John Hershey (MERL) “Speech Separation by Deep Clustering: Towards Intelligent Audio Analysis and Understanding”
3400 N Charles St
Baltimore, MD 21218
We address the problem of acoustic source separation in a deep learning framework we call “deep clustering.” Deep learning has recently produced major improvements in speech enhancement tasks in which the speech and interference belong to distinct classes of signal. In this case, a deep network classifier labels time-frequency regions of the signal according to the class of the dominant source, and separation is achieved by reconstructing the corresponding regions. However, such classification-based approaches completely fail to learn in “cocktail party” scenarios, where the interference is also speech. We present an alternative method that generates relation-preserving embedding vectors, one for each time-frequency region of the spectrogram, such that their distances represents the graph structure of the desired solution. For speech separation, the graph defines the segmentation of the spectrogram into regions corresponding to each source, and its representation is decoded by clustering the embeddings. The embedded representation is thus flexible with respect to the number of clusters and is invariant to their permutations. This method can be compared to spectral clustering, which uses simple kernel features to represent high-rank affinities and decodes them using expensive spectral methods. Deep clustering instead uses powerful learned features to represent low-rank affinities that can be decoded using simple clustering methods. We present experiments showing speaker-independent separation of single channel speech mixtures that yields an astounding 10 dB average improvement in SNR to both speech signals after training on 30 hours of speech data. Even more surprisingly, the same model trained only on two speaker mixtures can separate three-speaker mixtures, indicating an unusual degree of generalization. An audio demonstration of the results will be given and future directions will be discussed.

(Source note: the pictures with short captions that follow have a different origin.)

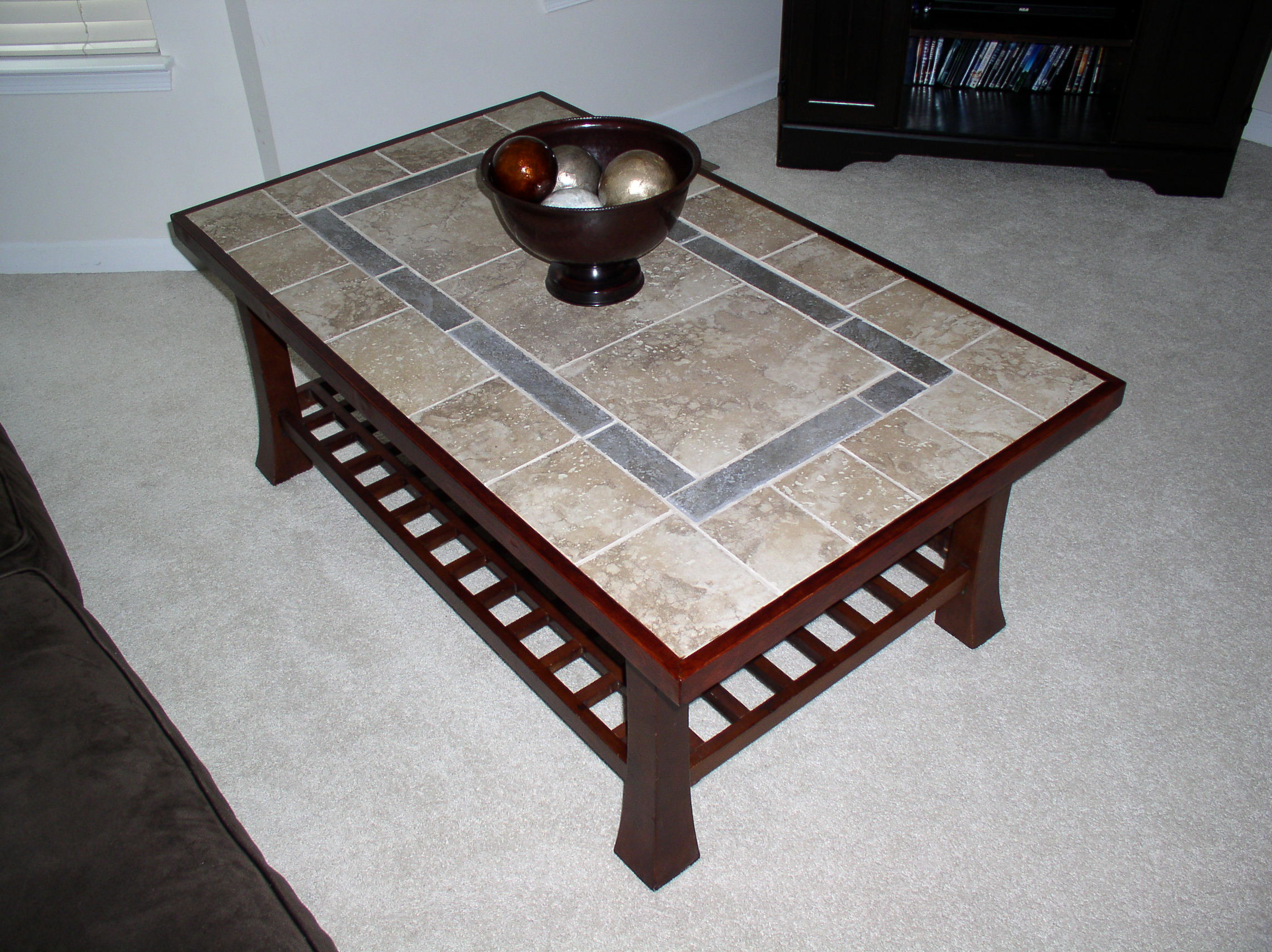 Best ideas about Refinishing Coffee Table Ideas . Save or Pin Refinishing Coffee Table Ideas writehookstudio Now.
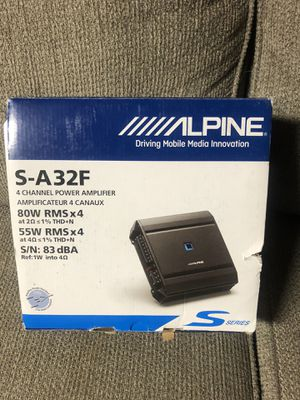 ALPINE S-A32F 4-CHANNEL AMP BRAND NEW for Sale in Anaheim, CA
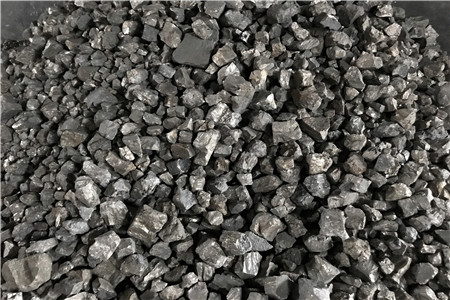 硅铁生产厂家_新疆硅铁_豫北冶金厂(查看)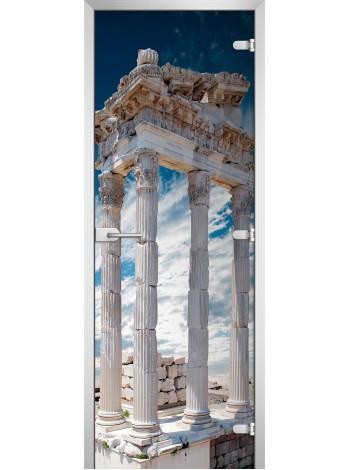 Стеклянная межкомнатная дверь серия City-14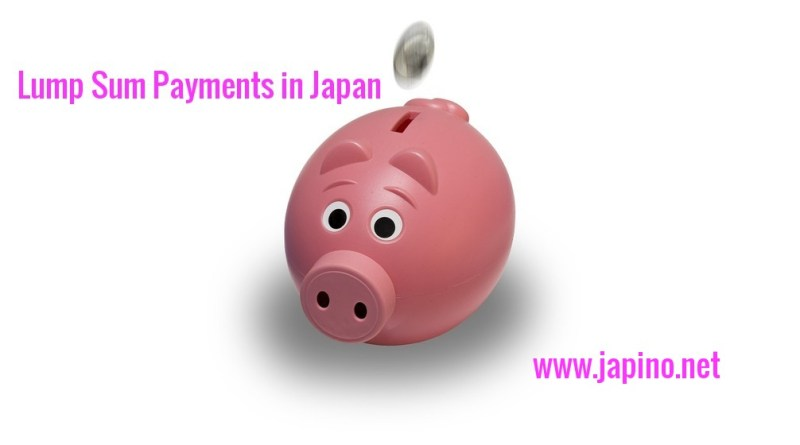 Lump Sum Payments in Japan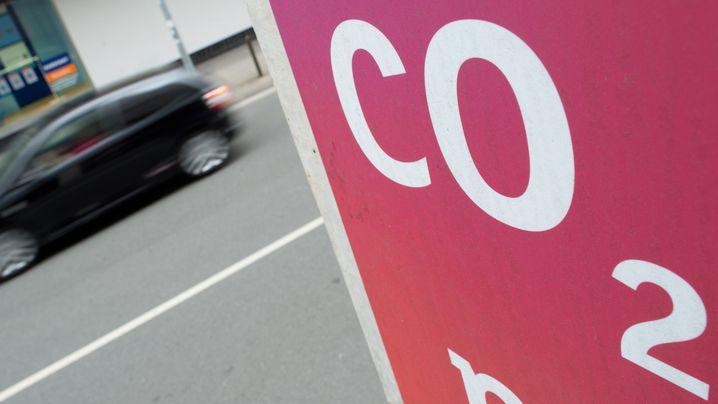 Studie zu CO2-Flottenzielen: Diese Autohersteller haben die größten Abgasprobleme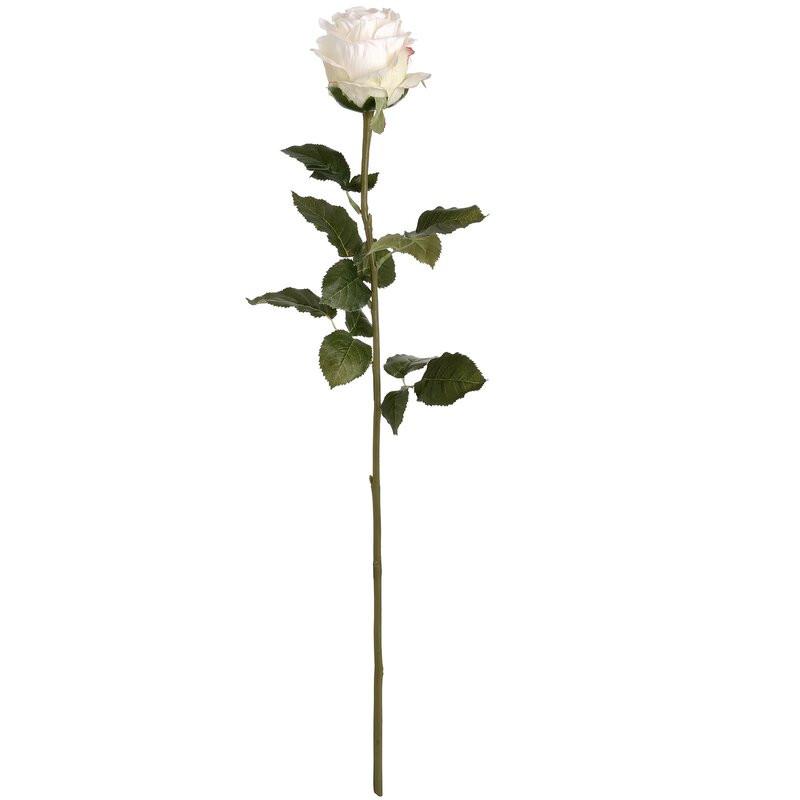 Trandafir artificial, alb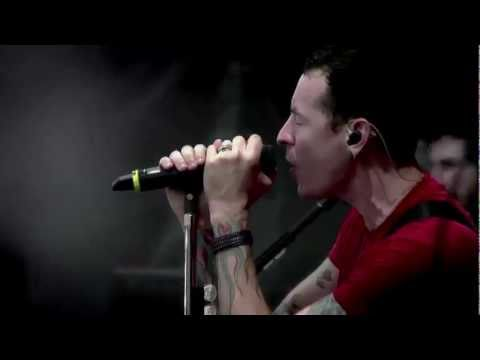 Linkin Park - Iridescent (Transformers 3 Premiere) HD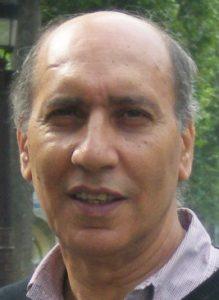 Boubaker Ayadi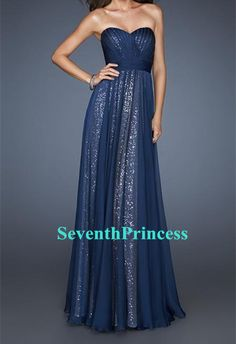 Hmmmm~ Chiffon Over Sequin Bridesmaid Dress, Long Sequin Prom Dress, Sweetheart Bridesmaid Dress, Navy Blue Bridesmaid Dress on Etsy, $107.00
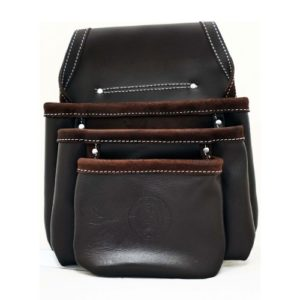 Leather Drywall Nail Pouch - 4 Pocket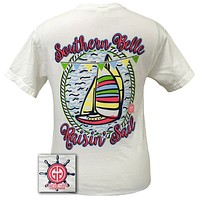 SALE Girlie Girl Originals Southern Belle Raisin Sail Comfort Colors Bright T Shirt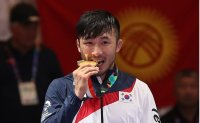 Wrestler wins gold at Asiad, beats trauma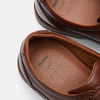 Chaussures Homme comfit, Brun, 824-4493 - 16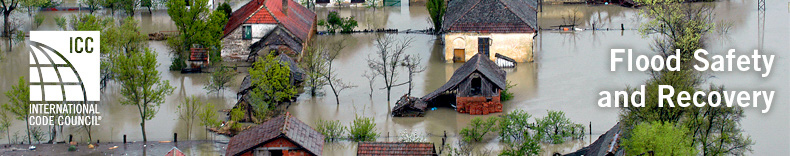 Flood Safety Banner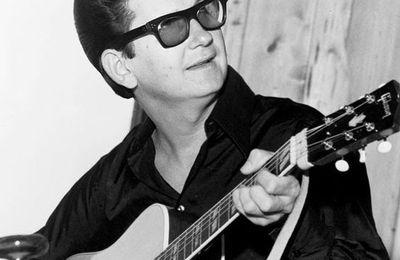 Roy Orbison - Recordando sus grandes exitos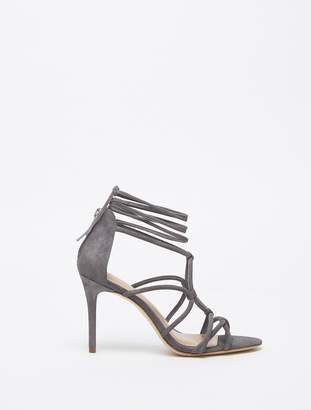Halston Brielle Suede Lace Up High Heel Sandal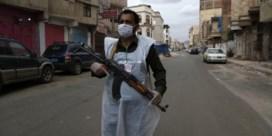 Oorlog is niet langer het grootste gevaar in Jemen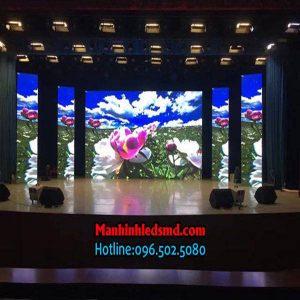 Màn hình led sân khấu tiệc cưới p5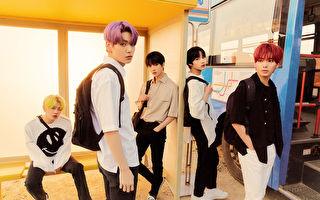 TXT推出迷你二辑 收录翻唱曲与成员创作曲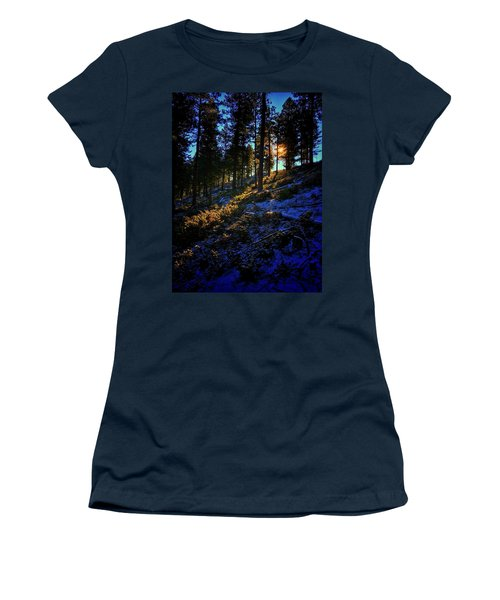 Women's T-Shirt featuring the photograph Forest Sunrise by Dan Miller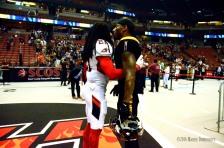 LA Kiss Game. 533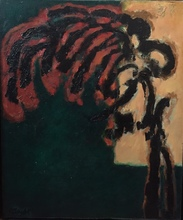 Robert HELMAN - Peinture - Sans titre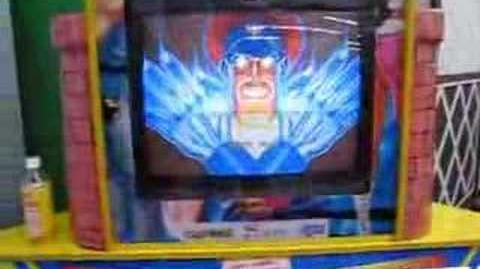 Street Fighter II Whack-A-Mole game in Odaiba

Prior to joining MERL in 2010, John spent 5 years at IBM’s T.J. Watson Research Center in New York, where he led a team in noise robust speech recognition. He also spent a year as a visiting researcher in the speech group at Microsoft Research, after obtaining his Ph D from UCSD in the area of multi-modal machine perception. He is currently working on machine learning for signal separation, speech recognition, language processing, and adaptive user interfaces.